Like Holman, he settled on a fictional dialogue, in this case between himself and a companion who wanders in and asks, "Watcha workin’ on?" But Kohn went further and set the discussion in a comic strip drawn by his daughter and her classmate, according to "Why Write an Amicus Brief — When You Can Draw One Instead?" Like Melsheimer, Kohn won a Green Bag award.

It takes guts to throw convention out the window and file something "completely different," as Monty Python would say. I haven’t yet mustered the courage. But as these examples show, the tactic can be effective if used wisely. Here are some things to consider before deciding whether to climb boldly outside the box.

First and foremost, make sure it really works. The poem, play or drawing may seem brilliant when first written, but do others agree? Vetting themes or even whole drafts with colleagues or spouses is a great idea for any brief, but it is essential when dispensing with the standard form. It’s probably best to return to the tried and true if more than one reader responds with a puzzled look or asks, "Are you really sure that’s a smart idea?"

U.S. Court of Appeals for the Fifth Circuit Judge Jacques Wiener gave some advice about humor in briefs and oral argument in an article he wrote in the November 1995 issue of the Tulane Law Review. It applies equally here: Do not "attempt humor unless you are sure that you can pull it off; it can backfire if you are not careful."

Second, carefully consider the specific nature of the task at hand. Desperate times call for desperate measures, and desperate legal challenges are better candidates for novelty than run-of-the-mill matters.

In Mabon, the goal was rehearing; securing that always amounts to rough sailing. The clever dialogue helped the case stand out from the scads of other briefs clamoring for the court’s attention.

In Kohn’s case, the comic strip was an effective way to persuade within the limited space allowed by the district court. On the other hand, the more ordinary the case or assignment, the less need there is for inventiveness.

Third, flouting custom works best when simplicity can do the job.

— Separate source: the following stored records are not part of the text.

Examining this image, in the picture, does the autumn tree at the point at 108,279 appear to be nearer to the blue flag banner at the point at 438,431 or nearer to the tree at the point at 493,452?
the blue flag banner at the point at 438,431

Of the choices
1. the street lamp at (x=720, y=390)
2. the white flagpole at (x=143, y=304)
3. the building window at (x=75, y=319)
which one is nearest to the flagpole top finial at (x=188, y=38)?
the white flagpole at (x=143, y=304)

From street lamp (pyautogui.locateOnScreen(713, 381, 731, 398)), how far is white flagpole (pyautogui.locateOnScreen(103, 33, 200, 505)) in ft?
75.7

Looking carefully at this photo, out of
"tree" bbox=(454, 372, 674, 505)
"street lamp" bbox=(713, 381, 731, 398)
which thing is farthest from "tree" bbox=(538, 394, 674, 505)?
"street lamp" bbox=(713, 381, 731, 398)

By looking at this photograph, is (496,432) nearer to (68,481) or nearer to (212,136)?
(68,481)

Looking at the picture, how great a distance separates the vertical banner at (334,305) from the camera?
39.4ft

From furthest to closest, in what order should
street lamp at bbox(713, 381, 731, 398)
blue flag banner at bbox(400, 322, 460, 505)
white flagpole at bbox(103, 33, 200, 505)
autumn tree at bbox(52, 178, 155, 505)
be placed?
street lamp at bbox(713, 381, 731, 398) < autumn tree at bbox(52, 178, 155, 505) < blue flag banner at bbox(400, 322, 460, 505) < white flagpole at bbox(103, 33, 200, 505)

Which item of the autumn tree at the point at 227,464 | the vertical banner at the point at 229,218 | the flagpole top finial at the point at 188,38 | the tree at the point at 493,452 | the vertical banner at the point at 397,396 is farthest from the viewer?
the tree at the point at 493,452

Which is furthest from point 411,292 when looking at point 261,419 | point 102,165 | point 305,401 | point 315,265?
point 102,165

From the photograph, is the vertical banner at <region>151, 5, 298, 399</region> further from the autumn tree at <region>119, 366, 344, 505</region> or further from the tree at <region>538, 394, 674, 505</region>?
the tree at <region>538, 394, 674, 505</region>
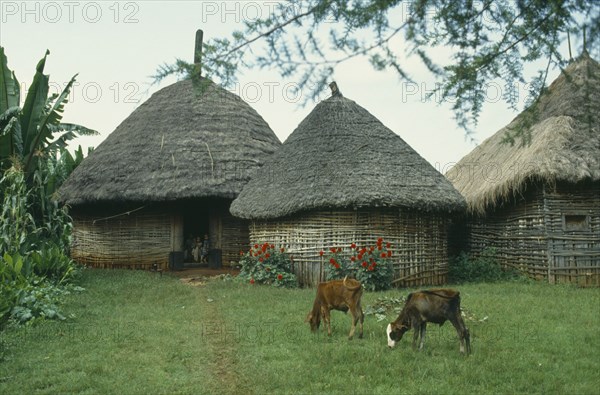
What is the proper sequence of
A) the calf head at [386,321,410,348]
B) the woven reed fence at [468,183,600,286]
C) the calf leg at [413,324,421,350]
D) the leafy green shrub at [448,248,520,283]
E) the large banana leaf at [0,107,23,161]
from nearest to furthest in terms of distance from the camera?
the calf leg at [413,324,421,350], the calf head at [386,321,410,348], the large banana leaf at [0,107,23,161], the woven reed fence at [468,183,600,286], the leafy green shrub at [448,248,520,283]

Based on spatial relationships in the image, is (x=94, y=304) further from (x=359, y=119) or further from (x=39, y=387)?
(x=359, y=119)

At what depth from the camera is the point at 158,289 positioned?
1146 cm

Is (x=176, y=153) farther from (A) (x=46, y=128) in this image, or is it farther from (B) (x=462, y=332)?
(B) (x=462, y=332)

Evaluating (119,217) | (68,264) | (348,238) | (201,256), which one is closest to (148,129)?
(119,217)

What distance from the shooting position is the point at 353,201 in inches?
459

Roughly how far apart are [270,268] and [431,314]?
637cm

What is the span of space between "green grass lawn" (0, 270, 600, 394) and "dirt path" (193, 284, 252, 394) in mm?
13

Opening appellate briefs require questions presented, statements of fact, summaries of argument and so on. There is no way to condense one into a single photo or cartoon, and such devices will inevitably grate on the court if a lawyer takes them too far. On the other hand, a short brief that will make one or two simple points may be more susceptible to innovation.

Fourth, no lawyer should wander off the reservation without the client’s wholehearted endorsement. Counsel should explain beforehand why an out-of-the-box approach can work in this case and make sure the client fully understands and agrees. If things go south, charm and novelty may look strange and ill-conceived.

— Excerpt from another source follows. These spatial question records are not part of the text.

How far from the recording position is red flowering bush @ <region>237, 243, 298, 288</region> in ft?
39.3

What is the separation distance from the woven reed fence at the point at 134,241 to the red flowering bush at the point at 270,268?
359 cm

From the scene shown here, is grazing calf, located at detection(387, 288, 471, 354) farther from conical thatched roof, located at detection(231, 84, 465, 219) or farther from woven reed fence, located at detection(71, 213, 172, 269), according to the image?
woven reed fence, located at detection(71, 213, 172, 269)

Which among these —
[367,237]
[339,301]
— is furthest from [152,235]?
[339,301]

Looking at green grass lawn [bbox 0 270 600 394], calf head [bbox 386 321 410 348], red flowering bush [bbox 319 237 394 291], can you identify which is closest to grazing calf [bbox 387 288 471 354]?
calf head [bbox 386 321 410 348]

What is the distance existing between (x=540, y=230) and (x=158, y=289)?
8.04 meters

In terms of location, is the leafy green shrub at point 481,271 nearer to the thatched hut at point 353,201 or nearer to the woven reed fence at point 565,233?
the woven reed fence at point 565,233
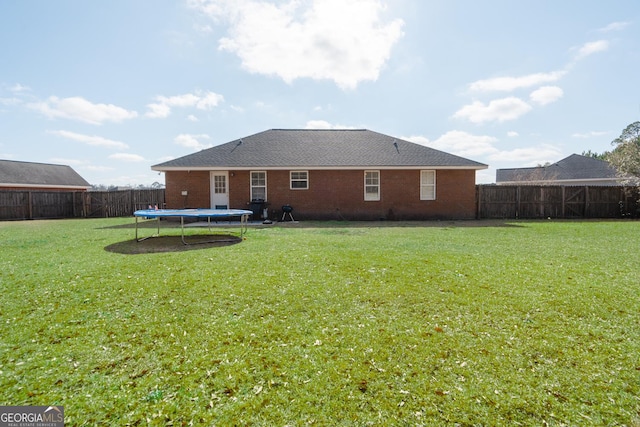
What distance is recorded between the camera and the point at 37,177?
31203 millimetres

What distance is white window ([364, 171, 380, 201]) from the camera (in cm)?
1628

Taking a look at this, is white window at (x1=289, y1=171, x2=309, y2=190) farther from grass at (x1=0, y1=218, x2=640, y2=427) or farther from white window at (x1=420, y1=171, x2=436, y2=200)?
grass at (x1=0, y1=218, x2=640, y2=427)

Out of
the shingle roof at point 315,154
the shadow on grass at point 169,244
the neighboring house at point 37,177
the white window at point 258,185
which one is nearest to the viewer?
the shadow on grass at point 169,244

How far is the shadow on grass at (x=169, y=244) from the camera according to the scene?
7.73m

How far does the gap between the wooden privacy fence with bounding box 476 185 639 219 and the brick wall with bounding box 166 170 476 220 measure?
252 cm

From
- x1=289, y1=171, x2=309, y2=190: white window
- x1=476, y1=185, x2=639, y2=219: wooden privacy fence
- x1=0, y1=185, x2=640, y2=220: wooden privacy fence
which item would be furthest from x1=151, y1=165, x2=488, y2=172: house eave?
x1=476, y1=185, x2=639, y2=219: wooden privacy fence

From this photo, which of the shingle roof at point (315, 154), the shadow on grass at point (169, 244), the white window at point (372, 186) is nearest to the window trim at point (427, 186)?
the shingle roof at point (315, 154)

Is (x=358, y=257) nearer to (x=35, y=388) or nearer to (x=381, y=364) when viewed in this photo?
(x=381, y=364)

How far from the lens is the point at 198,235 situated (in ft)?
34.0

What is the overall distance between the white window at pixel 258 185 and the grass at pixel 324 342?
10.2 metres

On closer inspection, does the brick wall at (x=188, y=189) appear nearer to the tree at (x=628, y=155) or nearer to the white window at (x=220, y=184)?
the white window at (x=220, y=184)

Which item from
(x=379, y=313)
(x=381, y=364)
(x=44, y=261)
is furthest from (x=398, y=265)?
(x=44, y=261)

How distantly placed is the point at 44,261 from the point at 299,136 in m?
14.6

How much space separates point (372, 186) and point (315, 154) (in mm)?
3497
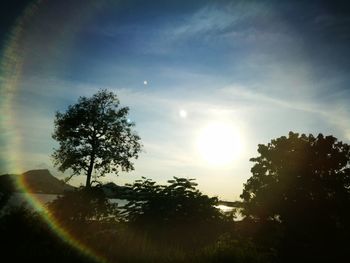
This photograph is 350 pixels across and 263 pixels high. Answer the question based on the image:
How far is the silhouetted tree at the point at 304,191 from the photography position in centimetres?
2225

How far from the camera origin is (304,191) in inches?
931

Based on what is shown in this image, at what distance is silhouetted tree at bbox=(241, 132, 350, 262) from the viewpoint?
876 inches

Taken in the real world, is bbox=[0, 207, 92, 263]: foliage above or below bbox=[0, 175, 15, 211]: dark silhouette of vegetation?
below

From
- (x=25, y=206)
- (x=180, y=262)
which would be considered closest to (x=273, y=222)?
(x=180, y=262)

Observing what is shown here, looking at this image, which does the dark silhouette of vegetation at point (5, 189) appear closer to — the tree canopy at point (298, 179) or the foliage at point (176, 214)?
the foliage at point (176, 214)

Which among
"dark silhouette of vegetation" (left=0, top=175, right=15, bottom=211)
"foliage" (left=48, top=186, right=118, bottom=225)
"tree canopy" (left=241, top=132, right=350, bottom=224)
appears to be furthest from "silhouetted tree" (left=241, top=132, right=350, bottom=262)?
"dark silhouette of vegetation" (left=0, top=175, right=15, bottom=211)

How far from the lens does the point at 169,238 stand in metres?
14.7

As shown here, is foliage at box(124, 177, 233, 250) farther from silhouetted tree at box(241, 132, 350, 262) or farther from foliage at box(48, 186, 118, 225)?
silhouetted tree at box(241, 132, 350, 262)

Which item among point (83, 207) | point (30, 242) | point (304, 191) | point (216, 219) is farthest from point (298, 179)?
point (30, 242)

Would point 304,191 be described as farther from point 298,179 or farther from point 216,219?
point 216,219

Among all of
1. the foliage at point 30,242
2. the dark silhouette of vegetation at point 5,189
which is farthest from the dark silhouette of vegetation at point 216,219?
the dark silhouette of vegetation at point 5,189

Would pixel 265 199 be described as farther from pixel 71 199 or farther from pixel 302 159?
pixel 71 199

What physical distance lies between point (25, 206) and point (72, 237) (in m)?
3.34

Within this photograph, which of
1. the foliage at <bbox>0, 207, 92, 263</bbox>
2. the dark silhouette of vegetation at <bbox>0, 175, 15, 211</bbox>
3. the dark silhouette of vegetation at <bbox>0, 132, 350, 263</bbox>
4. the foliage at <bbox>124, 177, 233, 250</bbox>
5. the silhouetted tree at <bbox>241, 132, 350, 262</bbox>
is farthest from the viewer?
the silhouetted tree at <bbox>241, 132, 350, 262</bbox>
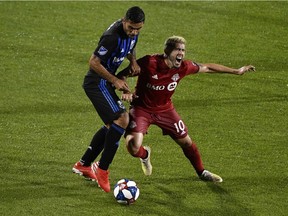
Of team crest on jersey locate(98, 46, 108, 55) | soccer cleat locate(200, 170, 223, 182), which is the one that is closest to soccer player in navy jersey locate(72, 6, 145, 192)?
team crest on jersey locate(98, 46, 108, 55)

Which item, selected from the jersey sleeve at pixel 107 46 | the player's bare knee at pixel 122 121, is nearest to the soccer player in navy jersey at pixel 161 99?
the player's bare knee at pixel 122 121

If casting off the old constraints is becoming more popular, maybe lawyers are only now catching up to judges. Writing opinions in verse has held irresistible attraction for some. Back in 1986 in United States v. Batson, Fifth Circuit Judge Irving Goldberg opened, "Some farmers from Gaines had a plan./ It amounted to quite a big scam./ But the payments for cotton/ began to smell rotten./ Twas a mugging of poor Uncle Sam."

Other courts have written whole opinions in rhyme. Judge Nicholas Politan of the U.S. District Court for the District of New Jersey wrote in Joe Hand Promotions Inc. v. Sports Page Cafe Inc. (1996), "The Court, however, must now be objective/ Because sanctions imposed are always elective."

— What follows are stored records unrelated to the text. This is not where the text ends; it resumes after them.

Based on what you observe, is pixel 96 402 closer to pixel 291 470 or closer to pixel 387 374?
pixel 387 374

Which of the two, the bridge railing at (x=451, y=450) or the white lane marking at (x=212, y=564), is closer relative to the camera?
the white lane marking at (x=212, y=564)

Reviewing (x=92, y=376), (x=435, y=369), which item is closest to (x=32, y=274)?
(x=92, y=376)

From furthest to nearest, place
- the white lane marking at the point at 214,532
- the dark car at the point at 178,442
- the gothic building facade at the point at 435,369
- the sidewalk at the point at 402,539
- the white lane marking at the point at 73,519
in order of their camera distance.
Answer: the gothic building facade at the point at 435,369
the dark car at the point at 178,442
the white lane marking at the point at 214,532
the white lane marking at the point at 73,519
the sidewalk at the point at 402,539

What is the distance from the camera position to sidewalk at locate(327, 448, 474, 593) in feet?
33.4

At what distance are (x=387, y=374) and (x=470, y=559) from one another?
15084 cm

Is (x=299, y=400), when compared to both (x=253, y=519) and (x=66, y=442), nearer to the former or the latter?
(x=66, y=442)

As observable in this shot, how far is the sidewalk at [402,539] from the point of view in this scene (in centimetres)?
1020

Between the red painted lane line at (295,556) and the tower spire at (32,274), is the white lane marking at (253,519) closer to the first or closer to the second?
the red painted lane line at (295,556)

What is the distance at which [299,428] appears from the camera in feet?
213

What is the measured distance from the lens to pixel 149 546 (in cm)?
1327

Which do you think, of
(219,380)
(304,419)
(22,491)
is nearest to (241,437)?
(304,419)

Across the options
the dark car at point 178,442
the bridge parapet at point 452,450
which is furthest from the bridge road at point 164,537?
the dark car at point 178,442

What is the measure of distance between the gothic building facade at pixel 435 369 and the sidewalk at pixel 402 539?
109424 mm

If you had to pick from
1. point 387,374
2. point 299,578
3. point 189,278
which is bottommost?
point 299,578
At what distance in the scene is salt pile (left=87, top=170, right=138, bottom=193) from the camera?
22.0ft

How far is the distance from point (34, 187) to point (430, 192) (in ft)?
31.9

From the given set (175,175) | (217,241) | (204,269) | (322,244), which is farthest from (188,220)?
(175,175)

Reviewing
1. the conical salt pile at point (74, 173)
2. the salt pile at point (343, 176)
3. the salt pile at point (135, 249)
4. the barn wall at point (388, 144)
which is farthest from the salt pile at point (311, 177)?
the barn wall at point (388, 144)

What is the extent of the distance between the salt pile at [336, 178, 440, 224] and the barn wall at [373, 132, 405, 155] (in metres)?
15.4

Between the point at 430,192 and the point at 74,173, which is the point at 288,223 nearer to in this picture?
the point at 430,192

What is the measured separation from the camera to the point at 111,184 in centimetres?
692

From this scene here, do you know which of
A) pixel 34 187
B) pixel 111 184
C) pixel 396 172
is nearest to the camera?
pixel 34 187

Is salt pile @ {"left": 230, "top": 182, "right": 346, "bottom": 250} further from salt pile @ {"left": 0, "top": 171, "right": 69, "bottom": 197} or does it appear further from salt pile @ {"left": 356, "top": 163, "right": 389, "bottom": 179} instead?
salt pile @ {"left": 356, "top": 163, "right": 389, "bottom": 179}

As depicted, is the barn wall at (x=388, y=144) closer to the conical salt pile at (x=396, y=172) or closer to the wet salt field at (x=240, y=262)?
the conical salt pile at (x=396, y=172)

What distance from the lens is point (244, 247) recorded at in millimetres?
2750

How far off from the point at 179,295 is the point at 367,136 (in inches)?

In 1984, Judge Harris Wangelinof the U.S. District Court for the District of Missouri wrote in United States v. One 1976 Ford F-150 Pick-Up VIN F14YUB03797, "The defendant herein is a truck,/ The vehicle type is a pick-up,/ Alleged by a fed/ To be found in a bed/ Of marijuana, caught in the muck."

Pictures are also compelling. Echoing Melsheimer’s approach, Judge Richard Posner of the U.S. Court of Appeals for the Seventh Circuit recently chided attorneys for ignoring important precedent. He illustrated his point in Gonzalez-Servin v. Ford Motor Co. (2011) with color photos of an ostrich and a man in a suit burying their heads in the sand.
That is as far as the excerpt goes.